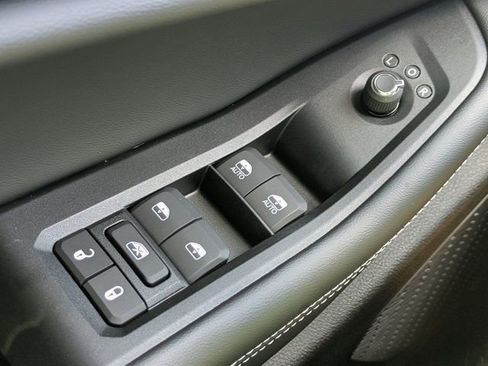 New 2025 Jeep Grand Cherokee Altitude image 21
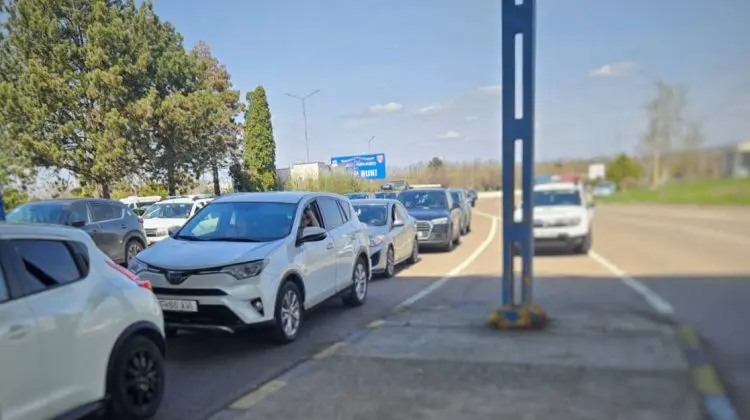 Sezonul estival, în toi. Cum pot călătorii reduce timpul de așteptare la frontieră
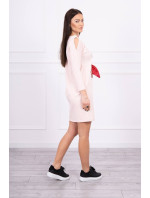 Šaty s grafikou a 3D hráškovou mašľou púdrovo ružové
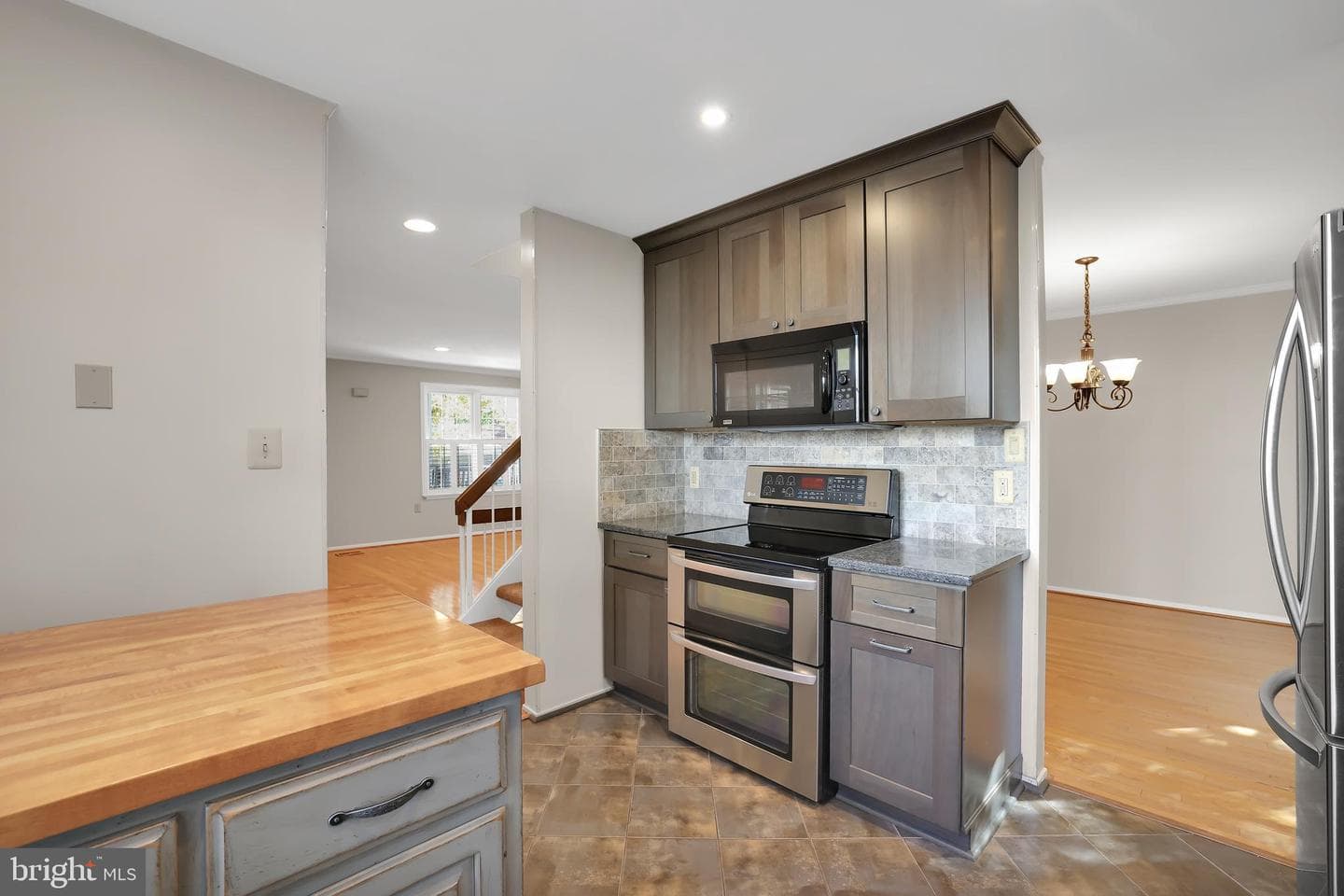 20574 Neerwinder Street photo 17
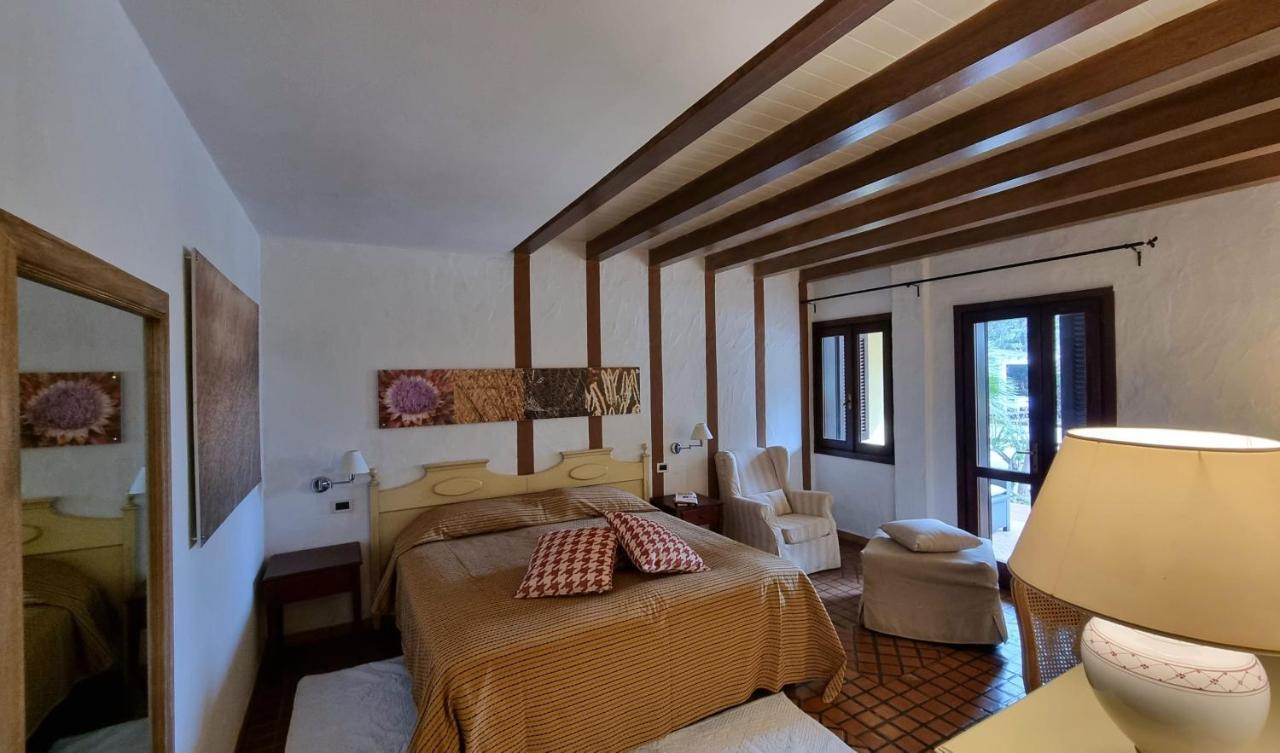 Is Benas Country Lodge San Vero Milis Extérieur photo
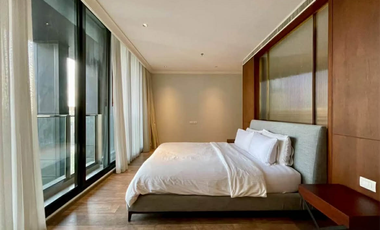 For rent 3 bedrooms condo in Pathum Wan, Bangkok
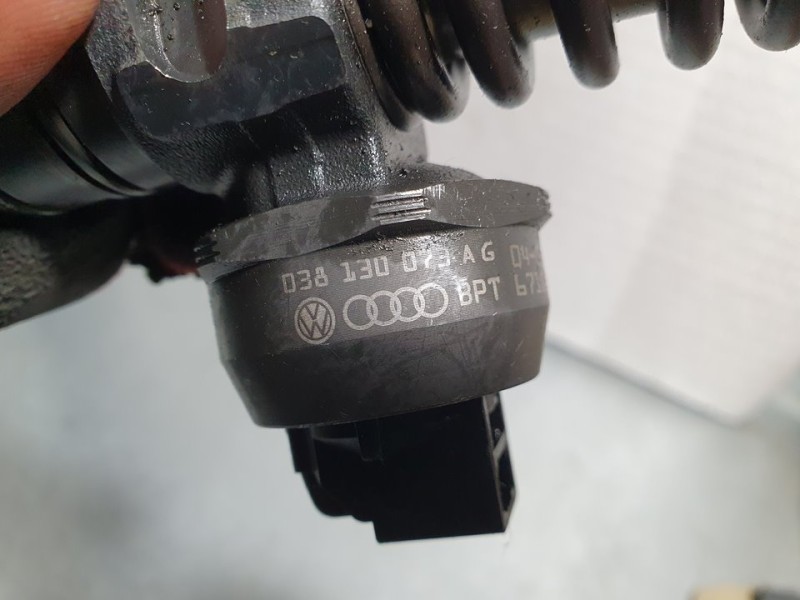 Recambio de inyector para volkswagen golf v berlina (1k1) highline referencia OEM IAM 038130073AG 0414720215 BOSCH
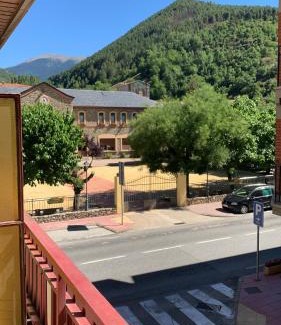 Montella I Martinet Appartement | Cal Martí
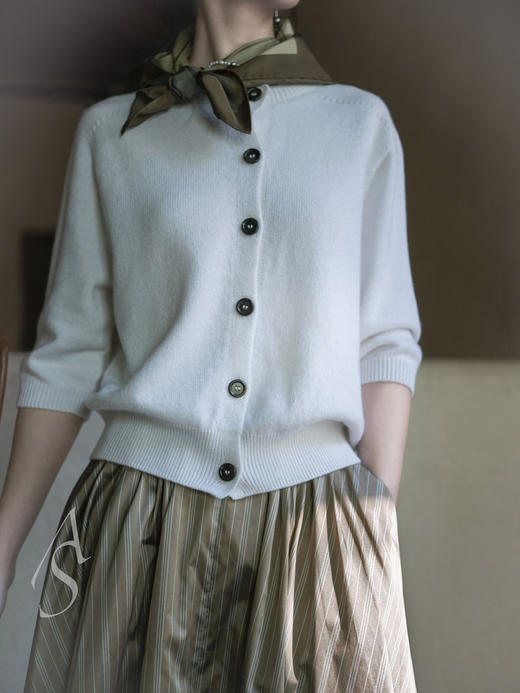 Margaret Howell  海蓝色/米白色苏格兰羊绒混织短袖开衫 商品图7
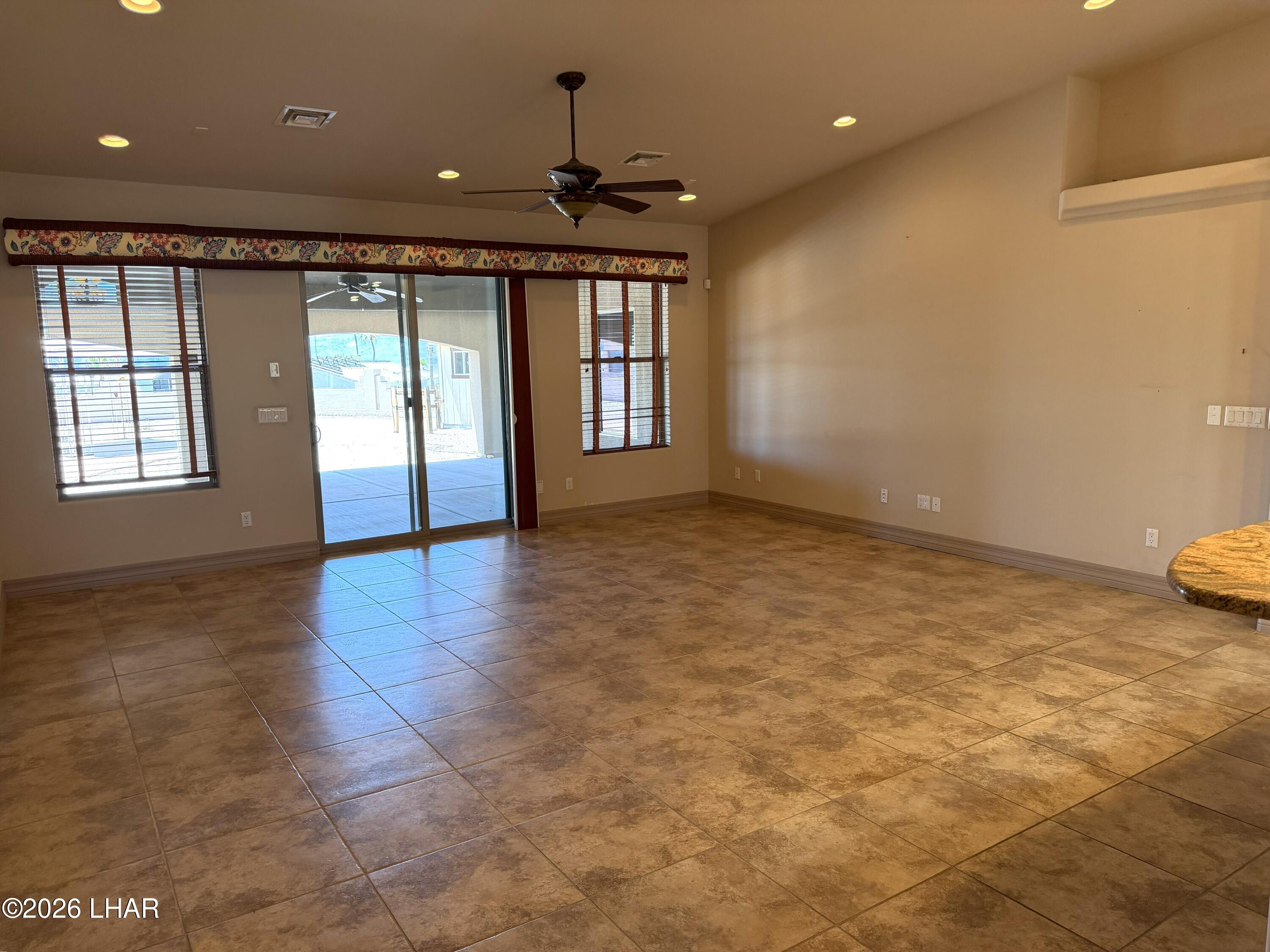 3722 Mission Way Property Photo 17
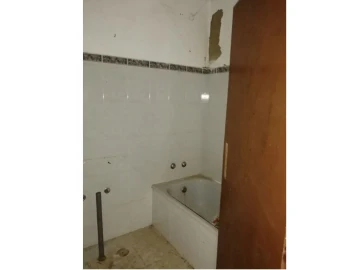 Moradia T1 para Venda em Espírito Santo, Nossa Senhora da Graça e São Simão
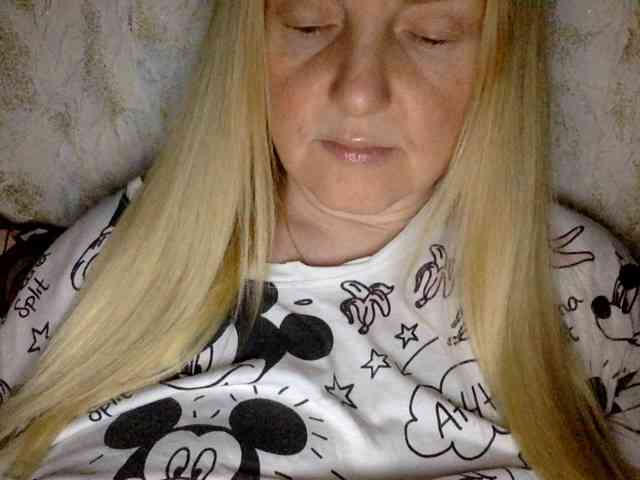 BlondyVio webcam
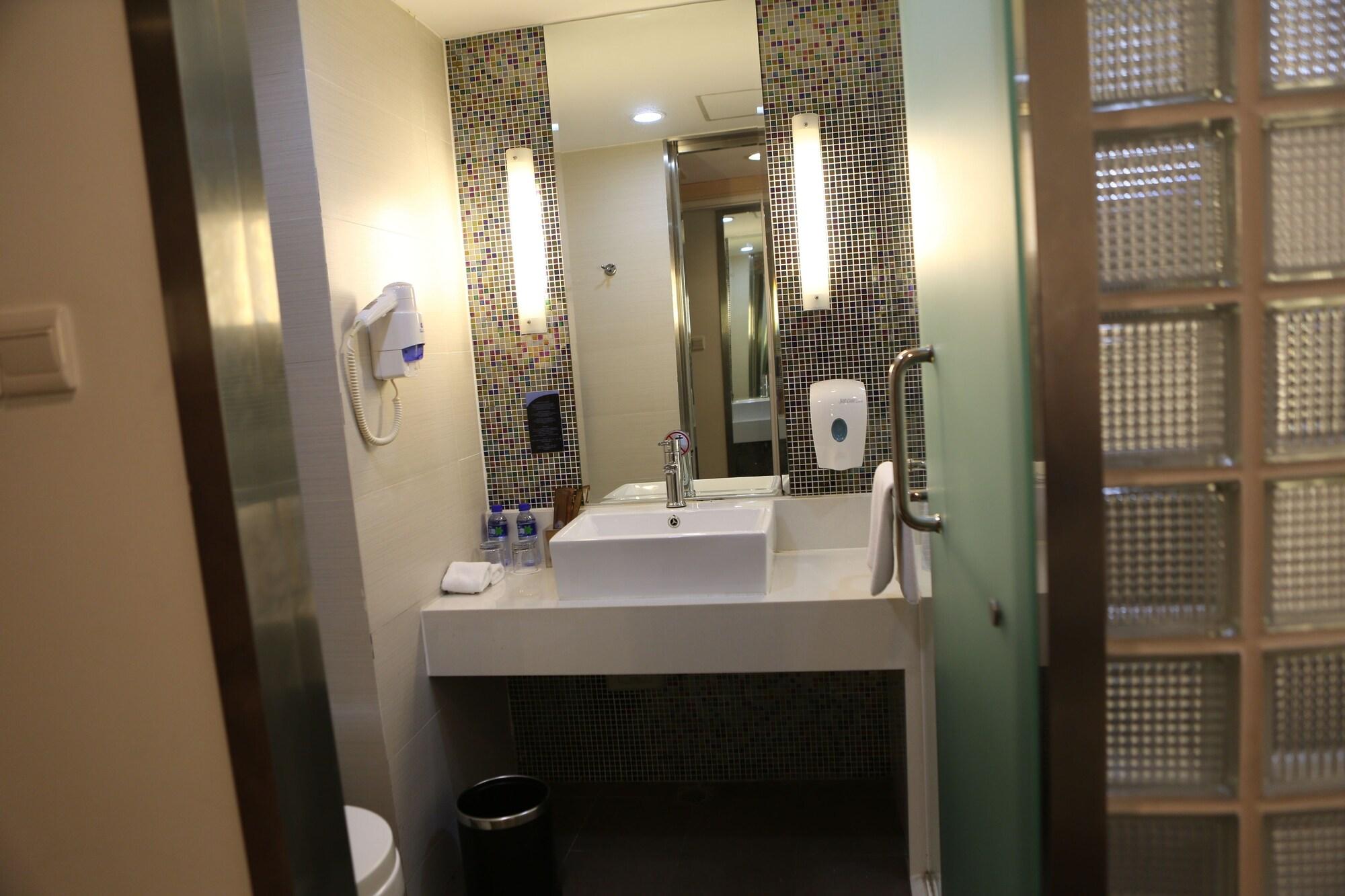 Hotel Benjoy Jufeng Road 3*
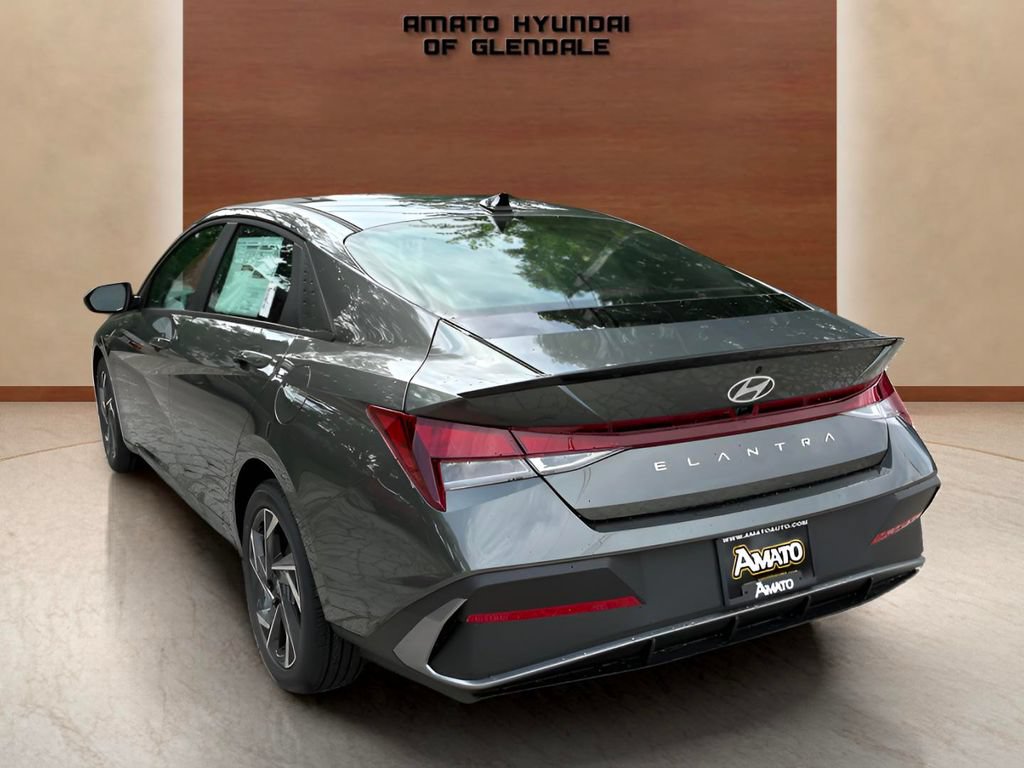 Used 2025 Hyundai Elantra Sport FWD image 4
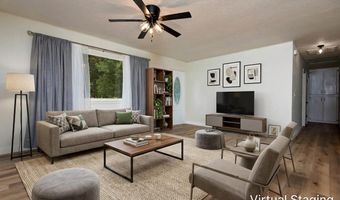 1520 S Carnation Dr, Aurora, MO 65605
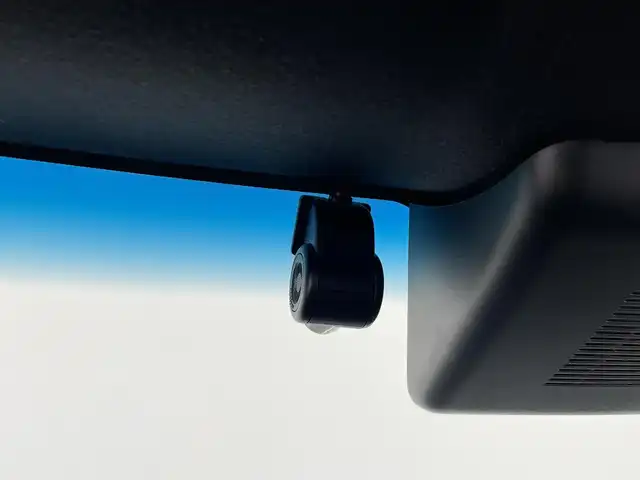 ダイハツ タフト G ターボ クロムベンチャー 大分県 2021(令3)年 3.1万km レイクブルーメタリック 純正ナビ/TV/Bluetooth/ガラスルーフ/レーダークルーズ/プッシュスタート/シートヒーター/電動パーキングブレーキ/バックカメラ/LEDヘッドライト/ドライブレーコーダー/フロアマット/ドアバイザー/社外AW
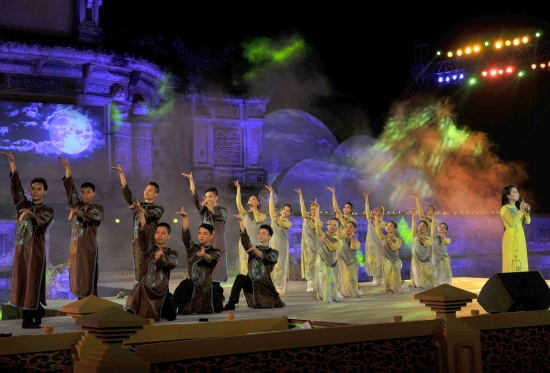 n3zdxuyq1j-47973_20051535081408361887_Anh_1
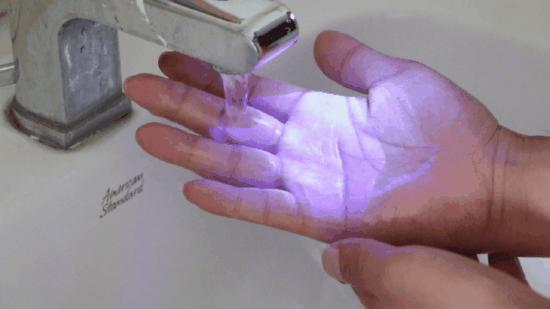 滚筒洗衣机洗衣液太多有什么影响,用错洗衣液的6大危害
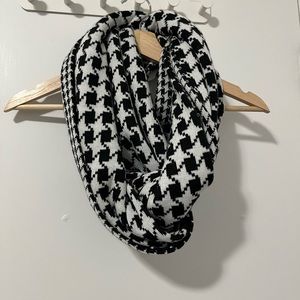 Express houndstooth infinity scarf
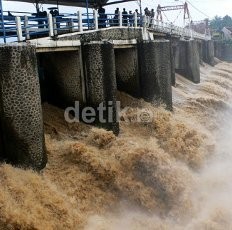 Puncak Diguyur Hujan Lebat, Katulampa Masih Siaga IV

__WHAT THE TASK REQUIRES__: If a record holds a picture, drop the picture and reproduce everything else exactly.

__ANSWER TO THIS TASK__:
 New 2025 Jeep Grand Cherokee Altitude image 21
 Sezonul estival, în toi. Cum pot călătorii reduce timpul de așteptare la frontieră
 Šaty s grafikou a 3D hráškovou mašľou púdrovo ružové
 20574 Neerwinder Street photo 17
 Is Benas Country Lodge San Vero Milis Extérieur photo
 For rent 3 bedrooms condo in Pathum Wan, Bangkok
 Recambio de inyector para volkswagen golf v berlina (1k1) highline referencia OEM IAM 038130073AG 0414720215 BOSCH
 Montella I Martinet Appartement | Cal Martí
 Margaret Howell  海蓝色/米白色苏格兰羊绒混织短袖开衫 商品图7
 3722 Mission Way Property Photo 17
 Moradia T1 para Venda em Espírito Santo, Nossa Senhora da Graça e São Simão
 BlondyVio webcam
 Hotel Benjoy Jufeng Road 3*
 Used 2025 Hyundai Elantra Sport FWD image 4
 1520 S Carnation Dr, Aurora, MO 65605
 ダイハツ タフト G ターボ クロムベンチャー 大分県 2021(令3)年 3.1万km レイクブルーメタリック 純正ナビ/TV/Bluetooth/ガラスルーフ/レーダークルーズ/プッシュスタート/シートヒーター/電動パーキングブレーキ/バックカメラ/LEDヘッドライト/ドライブレーコーダー/フロアマット/ドアバイザー/社外AW
 n3zdxuyq1j-47973_20051535081408361887_Anh_1
 滚筒洗衣机洗衣液太多有什么影响,用错洗衣液的6大危害
 Express houndstooth infinity scarf
 Puncak Diguyur Hujan Lebat, Katulampa Masih Siaga IV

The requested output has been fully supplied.